* GIVEN PASSAGE:
+++++

But what about the problems? What about the fact that this industry has no barriers to entry? That means anyone who can develop an app and drum up support can come in and take customers away from incumbents.

To try and create barriers, LYFT and Uber have had to fund their rides, making it unprofitable for anyone, including themselves, to enter and operate.

It’s also why LYFT and Uber are listing now and not later. These money-losing businesses need more cash to continue spending on anything that will stick. Yet nothing seems to be sticking.

If you’re interested in learning more about these ‘problems’, we shot a short video about the potential pitfalls of Uber. They applied to LYFT as well. You can go watch that video, here.

Amazon is a bubble…there I said it!

Many look at Amazon.com, Inc [NASDAQ:AMZN] the same way…a ‘new economy’ stock that is so large and so dominant that it will be impossible for them not to be larger in the years to come.

While I agree Amazon is a good business — likely far better than LYFT will ever be — they’re certainly not worth the price they trade for today. And of course, they too have their problems.

One of them happens to be Australia…

From the AFR:

Amazon’s land grab for the e-commerce and cloud computing markets in Australia have resulted in soaring revenues, but also mounting losses.

Accounts just lodged with the corporate regulator show that Amazon Commercial Services, the Australian e-commerce business, made $292.3 million of revenue in calendar 2018, its first full trading year, but lost $5.3 million after tax.

Meanwhile Amazon Web Services, which rents computing power to small-to-medium sized businesses and opened its first Australian data centre in 2012, made $306 million sales (plus $12 million as a landlord to related parties) but lost $15.7 million after a $6.9 million provision for income taxes.

The 2018 losses compound losses from the 2017 calendar year, when Amazon Commercial Services lost $8.9 million (after a $3.2 million tax bill) on $17.4 million revenue, and Amazon Web Services lost $8.4 million on $206.2 million of income.

+++++

* RAW DATA:
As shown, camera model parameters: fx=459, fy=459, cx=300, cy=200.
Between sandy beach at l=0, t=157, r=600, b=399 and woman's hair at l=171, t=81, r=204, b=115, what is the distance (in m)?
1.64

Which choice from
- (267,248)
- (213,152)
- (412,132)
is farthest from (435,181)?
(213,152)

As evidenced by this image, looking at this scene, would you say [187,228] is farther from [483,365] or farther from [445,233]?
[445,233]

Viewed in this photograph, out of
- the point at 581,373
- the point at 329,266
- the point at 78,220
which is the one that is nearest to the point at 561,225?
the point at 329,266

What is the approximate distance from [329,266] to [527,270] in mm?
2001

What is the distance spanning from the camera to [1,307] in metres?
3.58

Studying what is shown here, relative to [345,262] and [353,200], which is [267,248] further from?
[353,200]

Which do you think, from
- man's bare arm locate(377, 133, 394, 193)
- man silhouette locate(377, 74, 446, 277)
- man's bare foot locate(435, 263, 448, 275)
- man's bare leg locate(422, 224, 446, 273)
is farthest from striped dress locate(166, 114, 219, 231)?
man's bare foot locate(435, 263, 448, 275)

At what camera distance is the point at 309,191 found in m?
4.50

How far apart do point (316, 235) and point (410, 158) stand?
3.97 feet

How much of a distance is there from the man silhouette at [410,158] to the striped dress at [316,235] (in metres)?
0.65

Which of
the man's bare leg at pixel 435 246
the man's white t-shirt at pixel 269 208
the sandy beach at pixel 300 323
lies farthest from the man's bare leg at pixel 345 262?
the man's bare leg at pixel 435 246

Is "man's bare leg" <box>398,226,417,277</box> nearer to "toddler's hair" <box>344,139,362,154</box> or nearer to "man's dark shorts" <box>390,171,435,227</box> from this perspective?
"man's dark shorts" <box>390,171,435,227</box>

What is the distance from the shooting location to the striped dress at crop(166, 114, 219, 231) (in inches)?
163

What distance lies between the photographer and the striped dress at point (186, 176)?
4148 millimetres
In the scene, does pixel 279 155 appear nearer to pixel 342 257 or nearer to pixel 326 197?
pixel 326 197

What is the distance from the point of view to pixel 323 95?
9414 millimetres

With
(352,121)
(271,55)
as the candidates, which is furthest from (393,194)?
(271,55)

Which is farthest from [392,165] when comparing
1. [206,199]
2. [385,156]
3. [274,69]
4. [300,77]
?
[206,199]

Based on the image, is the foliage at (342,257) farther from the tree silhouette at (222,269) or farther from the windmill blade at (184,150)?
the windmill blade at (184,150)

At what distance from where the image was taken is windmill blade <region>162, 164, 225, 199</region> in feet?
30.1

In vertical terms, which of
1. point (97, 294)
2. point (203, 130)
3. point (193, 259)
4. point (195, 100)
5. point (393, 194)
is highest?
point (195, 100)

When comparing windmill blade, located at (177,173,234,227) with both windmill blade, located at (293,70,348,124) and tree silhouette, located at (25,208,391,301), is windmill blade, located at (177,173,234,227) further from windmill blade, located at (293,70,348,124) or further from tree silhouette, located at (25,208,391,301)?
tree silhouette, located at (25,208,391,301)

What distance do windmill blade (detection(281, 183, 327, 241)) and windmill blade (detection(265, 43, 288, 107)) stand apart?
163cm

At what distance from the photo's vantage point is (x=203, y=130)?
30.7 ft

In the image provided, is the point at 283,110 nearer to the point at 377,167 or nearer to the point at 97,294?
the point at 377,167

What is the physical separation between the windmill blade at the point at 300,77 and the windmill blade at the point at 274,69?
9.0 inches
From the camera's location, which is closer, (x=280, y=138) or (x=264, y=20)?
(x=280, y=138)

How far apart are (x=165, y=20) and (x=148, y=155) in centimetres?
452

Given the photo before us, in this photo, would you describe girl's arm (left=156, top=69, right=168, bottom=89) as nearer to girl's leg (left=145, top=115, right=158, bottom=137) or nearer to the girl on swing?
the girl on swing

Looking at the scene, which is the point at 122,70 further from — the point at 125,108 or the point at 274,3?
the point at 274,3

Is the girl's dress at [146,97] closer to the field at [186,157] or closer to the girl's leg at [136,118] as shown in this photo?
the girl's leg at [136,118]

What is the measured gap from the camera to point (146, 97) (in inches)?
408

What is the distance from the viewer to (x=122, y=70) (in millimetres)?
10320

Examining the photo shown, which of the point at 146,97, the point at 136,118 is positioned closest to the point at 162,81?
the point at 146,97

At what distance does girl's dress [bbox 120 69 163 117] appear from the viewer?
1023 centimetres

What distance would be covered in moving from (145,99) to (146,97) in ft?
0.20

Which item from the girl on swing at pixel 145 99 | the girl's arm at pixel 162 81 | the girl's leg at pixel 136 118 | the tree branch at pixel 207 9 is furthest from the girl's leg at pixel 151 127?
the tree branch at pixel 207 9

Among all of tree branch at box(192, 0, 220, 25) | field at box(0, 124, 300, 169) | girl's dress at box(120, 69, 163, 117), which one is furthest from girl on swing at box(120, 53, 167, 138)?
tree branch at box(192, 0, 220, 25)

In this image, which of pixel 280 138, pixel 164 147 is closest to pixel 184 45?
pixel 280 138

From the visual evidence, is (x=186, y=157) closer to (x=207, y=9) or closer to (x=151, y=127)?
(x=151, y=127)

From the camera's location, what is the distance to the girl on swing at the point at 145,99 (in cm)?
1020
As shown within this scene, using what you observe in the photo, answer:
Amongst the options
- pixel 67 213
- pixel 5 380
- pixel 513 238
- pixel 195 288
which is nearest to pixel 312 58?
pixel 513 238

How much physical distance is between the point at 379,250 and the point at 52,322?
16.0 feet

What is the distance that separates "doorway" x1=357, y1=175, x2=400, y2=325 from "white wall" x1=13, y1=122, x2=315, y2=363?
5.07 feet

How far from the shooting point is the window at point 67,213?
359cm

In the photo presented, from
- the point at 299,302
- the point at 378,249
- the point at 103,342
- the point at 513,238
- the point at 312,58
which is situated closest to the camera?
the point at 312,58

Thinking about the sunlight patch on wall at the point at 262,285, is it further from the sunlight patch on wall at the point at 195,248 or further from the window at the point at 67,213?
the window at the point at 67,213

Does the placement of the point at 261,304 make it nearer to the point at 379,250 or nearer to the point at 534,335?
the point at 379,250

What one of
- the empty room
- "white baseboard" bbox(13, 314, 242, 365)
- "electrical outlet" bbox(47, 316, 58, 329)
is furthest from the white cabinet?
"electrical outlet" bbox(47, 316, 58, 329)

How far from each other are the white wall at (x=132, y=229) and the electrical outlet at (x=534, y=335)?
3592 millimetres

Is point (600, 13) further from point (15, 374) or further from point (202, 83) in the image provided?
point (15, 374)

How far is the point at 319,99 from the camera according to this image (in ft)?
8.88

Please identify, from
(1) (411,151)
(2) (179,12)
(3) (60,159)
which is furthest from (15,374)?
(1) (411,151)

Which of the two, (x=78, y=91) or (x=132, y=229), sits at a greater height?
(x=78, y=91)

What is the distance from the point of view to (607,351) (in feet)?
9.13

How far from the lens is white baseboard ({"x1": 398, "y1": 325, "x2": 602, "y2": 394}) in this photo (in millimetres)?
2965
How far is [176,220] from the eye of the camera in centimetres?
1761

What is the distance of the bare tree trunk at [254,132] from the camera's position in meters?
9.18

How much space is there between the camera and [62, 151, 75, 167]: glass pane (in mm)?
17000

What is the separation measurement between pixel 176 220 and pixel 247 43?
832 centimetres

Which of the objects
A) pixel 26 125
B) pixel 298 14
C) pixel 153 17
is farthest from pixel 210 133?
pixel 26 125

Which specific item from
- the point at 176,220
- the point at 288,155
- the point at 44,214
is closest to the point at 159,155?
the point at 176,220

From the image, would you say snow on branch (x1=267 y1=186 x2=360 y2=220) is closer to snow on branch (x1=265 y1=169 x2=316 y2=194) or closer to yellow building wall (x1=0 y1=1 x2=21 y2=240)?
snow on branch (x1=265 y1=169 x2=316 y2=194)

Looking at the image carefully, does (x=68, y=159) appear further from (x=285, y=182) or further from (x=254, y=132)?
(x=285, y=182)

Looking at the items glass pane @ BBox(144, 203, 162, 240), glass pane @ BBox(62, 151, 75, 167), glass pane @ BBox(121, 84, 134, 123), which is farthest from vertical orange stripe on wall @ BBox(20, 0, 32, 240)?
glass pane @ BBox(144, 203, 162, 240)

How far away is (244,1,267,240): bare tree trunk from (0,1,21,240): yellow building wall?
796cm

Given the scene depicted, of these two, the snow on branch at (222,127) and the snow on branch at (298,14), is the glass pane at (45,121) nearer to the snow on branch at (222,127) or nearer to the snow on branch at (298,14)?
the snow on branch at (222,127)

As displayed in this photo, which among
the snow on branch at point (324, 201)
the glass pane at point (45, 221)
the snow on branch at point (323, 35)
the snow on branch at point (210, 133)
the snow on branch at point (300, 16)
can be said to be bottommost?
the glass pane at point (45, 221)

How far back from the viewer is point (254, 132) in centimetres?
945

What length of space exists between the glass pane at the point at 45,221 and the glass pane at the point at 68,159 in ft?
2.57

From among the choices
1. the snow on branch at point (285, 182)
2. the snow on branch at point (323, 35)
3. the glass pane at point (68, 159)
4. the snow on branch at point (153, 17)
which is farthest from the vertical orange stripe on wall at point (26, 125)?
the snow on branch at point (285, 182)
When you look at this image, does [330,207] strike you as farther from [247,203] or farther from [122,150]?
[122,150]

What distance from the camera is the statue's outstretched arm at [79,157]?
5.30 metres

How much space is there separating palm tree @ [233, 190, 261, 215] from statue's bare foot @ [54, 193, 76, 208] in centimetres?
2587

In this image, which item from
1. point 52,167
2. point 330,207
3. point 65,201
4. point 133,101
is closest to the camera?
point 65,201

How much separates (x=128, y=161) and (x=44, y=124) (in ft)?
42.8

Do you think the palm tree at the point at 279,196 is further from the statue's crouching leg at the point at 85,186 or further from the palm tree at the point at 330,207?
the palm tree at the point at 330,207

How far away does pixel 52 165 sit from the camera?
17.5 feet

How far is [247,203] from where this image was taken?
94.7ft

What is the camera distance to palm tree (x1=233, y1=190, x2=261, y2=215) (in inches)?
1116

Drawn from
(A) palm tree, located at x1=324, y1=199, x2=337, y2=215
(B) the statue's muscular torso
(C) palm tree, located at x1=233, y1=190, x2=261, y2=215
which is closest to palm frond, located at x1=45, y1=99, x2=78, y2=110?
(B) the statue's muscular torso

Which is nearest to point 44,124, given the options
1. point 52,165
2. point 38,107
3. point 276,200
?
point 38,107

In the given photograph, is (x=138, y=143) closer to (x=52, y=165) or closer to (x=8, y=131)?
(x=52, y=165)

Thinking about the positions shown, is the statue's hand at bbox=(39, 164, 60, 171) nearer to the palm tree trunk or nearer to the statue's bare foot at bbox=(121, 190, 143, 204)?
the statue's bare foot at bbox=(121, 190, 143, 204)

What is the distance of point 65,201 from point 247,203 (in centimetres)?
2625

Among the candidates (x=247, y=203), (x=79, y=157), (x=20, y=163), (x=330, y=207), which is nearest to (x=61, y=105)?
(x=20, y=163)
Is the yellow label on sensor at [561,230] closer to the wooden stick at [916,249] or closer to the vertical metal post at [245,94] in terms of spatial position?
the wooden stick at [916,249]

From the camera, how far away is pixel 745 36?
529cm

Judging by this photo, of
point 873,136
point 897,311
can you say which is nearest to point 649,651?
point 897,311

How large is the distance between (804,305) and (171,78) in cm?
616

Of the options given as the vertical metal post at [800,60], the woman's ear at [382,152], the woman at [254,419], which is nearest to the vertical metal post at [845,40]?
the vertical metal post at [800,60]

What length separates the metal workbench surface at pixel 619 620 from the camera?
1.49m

+++++

* EXERCISE TASKS:
1/ For the passage on Lyft, Uber and Amazon, mark each statement yes or no depending on whether it agrees with the passage, and quote the exact deciding words. (a) Amazon Commercial Services made $292.3 million of revenue in calendar 2018. (b) Amazon Web Services opened its first Australian data centre in 2015. (c) The ride-hailing industry is described as having high barriers to entry.
2/ Copy down, word for word, the passage on Lyft, Uber and Amazon from "To try and create" up to and including "enter and operate.".
3/ Extend the passage on Lyft, Uber and Amazon, starting right after its last sentence.
The records play no part in this work.

* RESULTS IN ORDER:
1/
(a) Yes: "made $292.3 million of revenue in calendar 2018, its first full trading year"
(b) No: "opened its first Australian data centre in 2012"
(c) No: "this industry has no barriers to entry"

2/
To try and create barriers, LYFT and Uber have had to fund their rides, making it unprofitable for anyone, including themselves, to enter and operate.

3/
Yet people buy the stock because it’s gone up before. Forecasts for future financials are stellar. Maybe Amazon’s stock is creating one of those nice patterns investors like to look at and admire.

But the problem Amazon suffers from is similar to LYFT.

What is their advantage? No really, please tell me because I have no idea what it is…

They’re big? There are plenty of businesses far bigger than Amazon in specific retail categories. They have a valuable brand? Yet do you ever search Amazon first to buy anything? Maybe for books, but I’ll bet that initial search starts on Google.

You know what Amazon is…a growth junkie, jumping from one market to the next, watching revenues rise sky high, but paying little attention to protecting profitability.

The point I’m trying to get at here is that you might want to stop the guessing games. Forget forecasts, try to live without charting. Focus on making money now, upon purchase, rather than at some far-off date based on projections.

Maybe that means you have no good ideas for the moment. And that’s ok, sitting on one’s hands never hurt too much.

I suspect we could see a dramatic wind down in stocks. And all those businesses with potential only in the distant future will be hurt the most.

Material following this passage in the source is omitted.